According to the press release, TikTok, the content sharing platform, is the first in banned apps. It has become a tool for users of several different communities to create their videos. And without TikTok, the marketplace of creative ideas have become smaller.

The ban amounts to a significant restriction on the freedom of speech and expression rights considering it. The restrictions imposed by blocking access to these applications must be reasonable and fall within the prescriptions of Article 19 (2).

Recently, the Indian Supreme Court, in the Anuradha Bhasin and Union of India case (22), stated that according to the proportionality standard, any restriction on individuals’ fundamental right s must achieve a legitimate aim. In the absence of any alternative for the aim, it must constitute only the least restrictive measure.

With this logic, the press release’s vague justifications and the blanket ban on these apps without considering the individual case for restriction each app usage is not justifiable. It is necessary to determine the harms of each app, as envisioned by Section 69A.

Additionally, the government could also achieve its aims via less intrusive measures such as seeking assurances from each app creators regarding their products’ security methods and data sharing policies. They can also impose fines or issue directions to creators regarding their operations.

Yes, protecting citizens’ data from Chinese app is a valid concern (23). Especially when China’s 2017 National Intelligence Law, Article 7 and 17, stated that all citizens and corporations must corporate with Chinese national intelligence-gathering efforts and maintain secrecy about them.

However, as much as a ban on Chinese apps is paramount because of the data theft concerns, India also urgently needs a data protection law.
• • •
**EXERCISE INSTRUCTIONS**
1. In the text on India's app ban, condense the paragraph beginning "Additionally, the government could also achieve its aims" into a short bulleted list.
2. According to the text on India's app ban, why is protecting citizens' data from Chinese apps a valid concern? Answer in one to three sentences.

**SOURCE MATERIAL**
• • •
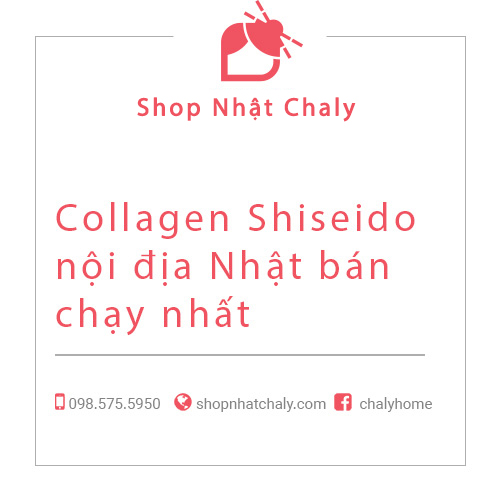 Collagen Shiseido noi dia Nhat tot nhat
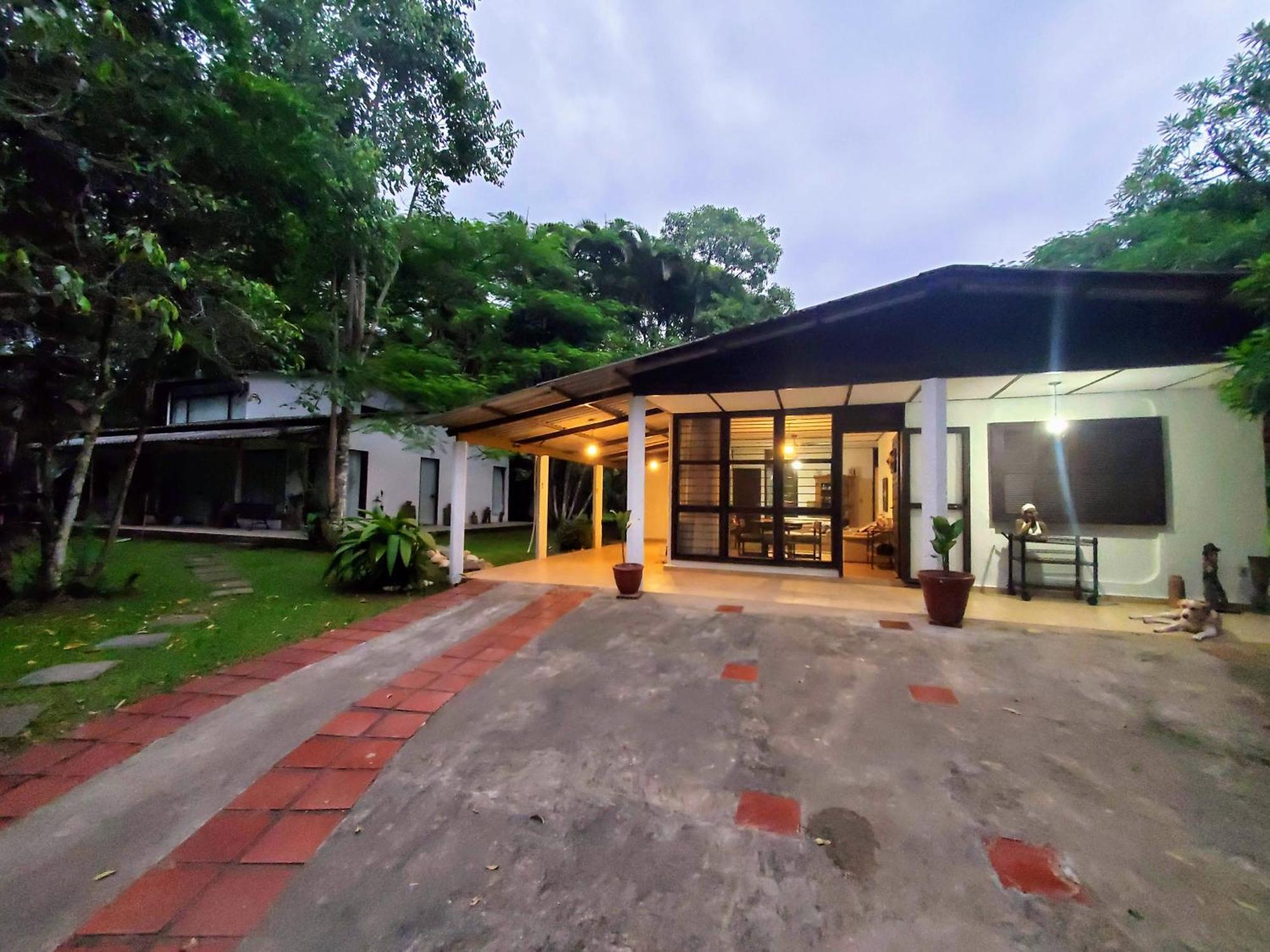 Ecoisa De Chacara - Casa De Vidro, Casa De Campo Morretes Exterior photo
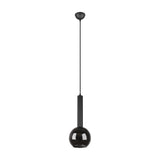 Clayton Globe Pendant – Matt Black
• • •
**SOLUTIONS IN ORDER**
1.
Less intrusive ways the government could achieve its aims:
- Seek assurances from each app's creators about their products' security methods and data sharing policies
- Impose fines
- Issue directions to creators about their operations

2. Articles 7 and 17 of China's 2017 National Intelligence Law require all citizens and corporations to cooperate with Chinese national intelligence-gathering efforts. They must also keep that cooperation secret.